Ийлэ почти прижимает вазу к стене, но в последний миг спохватывается: горлышко влажное, и на матушкиных шелковых обоях останутся следы.
Следам матушка вряд ли будет рада.
Ийлэ вытирает вазу подолом ночной рубашки, полирует досуха. И все равно страшно.
Родители спорят.
Никогда прежде они не позволяли разговаривать друг с другом так. Мамин голос почти срывается, а папа отвечает громко, но глухо, и без вазы слов не разобрать. А ей очень и очень надо узнать, что происходит.
– …она должна понять… политика раскола…
Мама не стоит на одном месте, Ийлэ почти видит, как она, расхаживая по комнате, нервно теребит платок. И кружево мнется. Рвется.
– Нельзя, – повторяет отец устало. Наверняка он говорит это слово, едкое, тяжелое, не в первый раз. Оттого слово набило оскомину. Ийлэ повторяет его шепотом и замирает, опасаясь, что ее услышат.
Родители слишком заняты.
– Ты ведь нужен ей! Она тебя послушает… ты же сам говорил, что она почти готова простить… не надо прощать, но просто напиши, что происходит! Пусть она…
– Ты не знаешь ее так, как знаю я. – Отец сидит.
Он наверняка наблюдает за тем, как мечется мать, и, когда она устанет, непременно обнимет ее, утешит, скажет, что все непременно образуется. Он так говорил в прошлом году, когда у мамы с ярмаркой не ладилось…
– И что теперь, молчать?
– Молчать, – отвечает отец. – Я понимаю…
– Что ты понимаешь?!
– Тебе жаль этих людей. И мне их жаль…
– Но и только?
– И только. – Таким отца Ийлэ еще не знала. Его голос становится… холодным? Резким. – Пойми, что… мне их жаль, но страх сильнее жалости. А я боюсь за вас.
За окном раздается шорох, Ийлэ оборачивается, роняет вазу, к счастью, ковер плотный и ваза не разбивается, лишь катится к софе. А шорох – старый платан ластится к дому, выпрашивая подачку.

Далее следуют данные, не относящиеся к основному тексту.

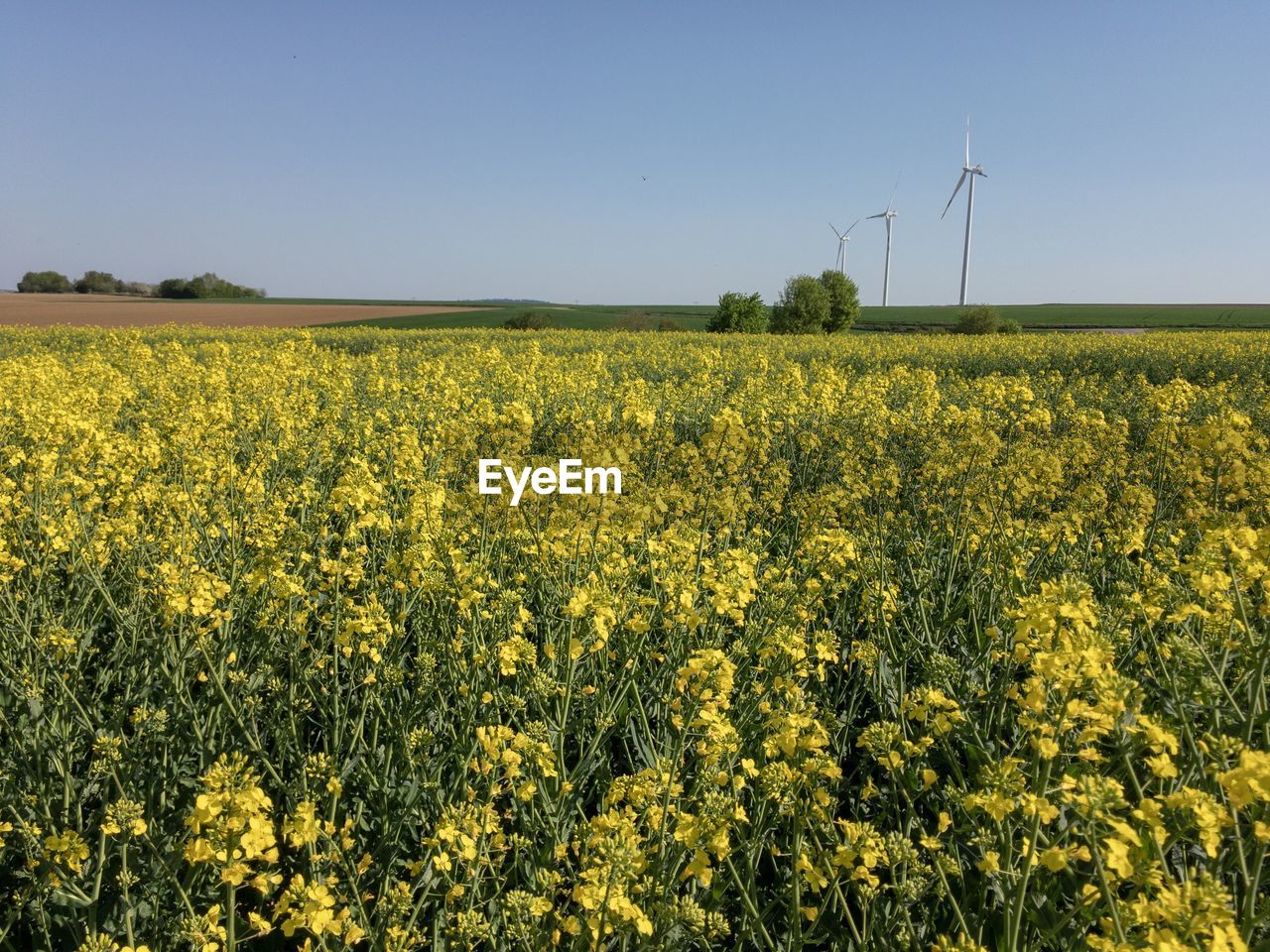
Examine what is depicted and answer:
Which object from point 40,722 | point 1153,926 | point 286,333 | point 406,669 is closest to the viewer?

– Успокойся. – Теперь голос отца звучит близко, Ийлэ кажется, что слишком уж близко. – И умоляю, больше никаких петиций…
– Молчать?
– Молчать, – повторяет он. – Не ради себя, но ради дочери… или ты думаешь, что она пощадит ее?
– Ийлэ – ребенок!
– Твой ребенок. И мой. Не ее. Она и к собственным-то равнодушна.
– Но ты…
– Я нужен, пока я не лезу не в свои дела. А полезу… что ж, полагаю, и мне можно отыскать замену… или найти иной способ получить то, что ей надо.
О ком они говорят?
– И ты даже не попытаешься…
– Станешь меня презирать за трусость?
Тишина. Нервная. Страшная.
Презирать отца? Ийлэ не понимает, но что бы он ни сделал, презирать его невозможно. И мама тоже знает это. Она все-таки нарушает молчание:
– Нет… я не понимаю…
– Не понимаешь. Тебе повезло не узнать ее… как же тебе повезло…
Отцу больно.
И платан застывает, дрожит, роняя остатки тяжелой листвы, которая смешается с черной землей, с космами прошлогодних трав, подкармливая корни дома.
– Думаешь, наше родство что-то для нее значит?
– А разве…
– Значит.
Отец прижал палец к маминым губам, он делал так всегда, когда она беспокоилась слишком сильно. Или, перенервничав, говорила слишком громко.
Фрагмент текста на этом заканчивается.